Commence la moisson (27) quand les Pléiades, filles d’Atlas, se lèvent dans les cieux, et le labourage quand elles disparaissent ; elles demeurent cachées quarante jours et quarante nuits, et se montrent de nouveau lorsque l’année est révolue, à l’époque où s’aiguise le tranchant du fer. Telle est la loi générale des campagnes pour les colons qui habitent les bords de la mer ou qui, loin de cette mer orageuse, cultivent un sol fertile dans les gorges des profondes vallées. Sois toujours nu quand tu sèmes, nu quand tu laboures et nu quand tu moissonnes, si tu veux exécuter à propos tous les travaux de Cérès, voir tes fruits parvenir à leur maturité et n’être pas forcé, dans ton indigence de parcourir en mendiant les maisons étrangères sans rien obtenir. Déjà tu es venu près de moi, mais je ne te ferai plus ni aucun don ni aucun prêt. Travaille, imprudent Persès ! travaille à ces ouvrages que les dieux imposèrent aux hommes ; tremble d’être contraint dans la douleur de mendier ta nourriture avec ta femme et tes enfans et d’implorer des voisins qui te mépriseront : ils te donneront deux et trois fois, mais si tu les importunes encore, tu n’obtiendras plus rien et tu perdras ton temps en paroles ; tes longs discours seront inutiles. Je te conseille plutôt de payer tes dettes et d’éviter la famine.

Procure-toi d’abord une maison, un bœuf laboureur et une esclave non mariée qui suivra tes troupeaux ; rassemble chez toi tous les instrumens nécessaires à l’agriculture pour ne pas en demander aux autres et ne pas en manquer si tu éprouvais un refus : alors tu verrais le temps s’écouler et l’ouvrage en souffrirait. Ne remets pas tes travaux au lendemain ni au surlendemain : l’homme qui reste oisif ou qui diffère d’agir ne remplit pas ses granges. L’activité double la richesse. Celui qui temporise lutte toujours avec le besoin.

Lorsque le soleil ne darde plus les rayons de sa brûlante chaleur, lorsque, pendant l’automne, les pluies du grand Jupiter rendent le corps humain plus souple et plus léger (car alors l’astre du Sirius roule moins longtemps pendant le jour sur la tête des malheureux mortels et prolonge davantage sa course nocturne), lorsque les arbres coupés par le fer sont moins exposés à la carie, quand leurs feuillages tombent et leur sève s’arrête, songe que c’est le temps d’abattre les bois nécessaires à tes travaux.
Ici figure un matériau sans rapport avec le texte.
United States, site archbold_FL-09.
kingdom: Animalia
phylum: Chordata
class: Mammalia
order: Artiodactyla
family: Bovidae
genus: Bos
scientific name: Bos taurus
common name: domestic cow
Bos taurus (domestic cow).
Façonne un mortier de trois pieds, un pilon de trois coudées et un essieu de sept pieds : telle est la mesure la plus convenable ; taille ensuite un maillet de huit pieds et arrondis une jante de trois palmes pour un char qui en aura dix ; prépare beaucoup d’autres morceaux de bois recourbés. Lorsque, en parcourant la montagne ou la plaine, tu auras trouvé un manche d’yeuse, apporte-le dans la maison, c’est l’instrument le plus solide pour servir au labourage ; qu’un élève de Pallas, l’attachant avec des clous, le fixe au dental et l’adapte au timon. Alors construis dans ta demeure deux charrues, l’une d’une seule pièce, l’autre de bois d’assemblage ; rien n’est plus utile, puisque si tu brises l’une, tu pourras atteler tes bœufs à l’autre : c’est le laurier ou l’orme qui forme les timons les plus forts ; que le dental soit de chêne et le manche d’yeuse. Achète deux bœufs de neuf ans ; à cet âge leur vigueur est infatigable ; parvenus au terme de la jeunesse, ils sont encore propres aux travaux : tu ne craindras point qu’en se disputant ils ne brisent la charrue au milieu d’un sillon et ne laissent l’ouvrage imparfait. Qu’un homme de quarante ans les accompagne, après avoir mangé en huit bouchées un pain divisé en quatre parties ; tout entier au labour, il tracera des sillons toujours droits, ne détournera point ses yeux sur ses camarades et tiendra son esprit constamment appliqué à sa tâche : un plus jeune laboureur ne saurait ni répandre la semence avec mesure, ni éviter de la répandre deux fois, car un jeune homme est toujours impatient de rejoindre ses compagnons.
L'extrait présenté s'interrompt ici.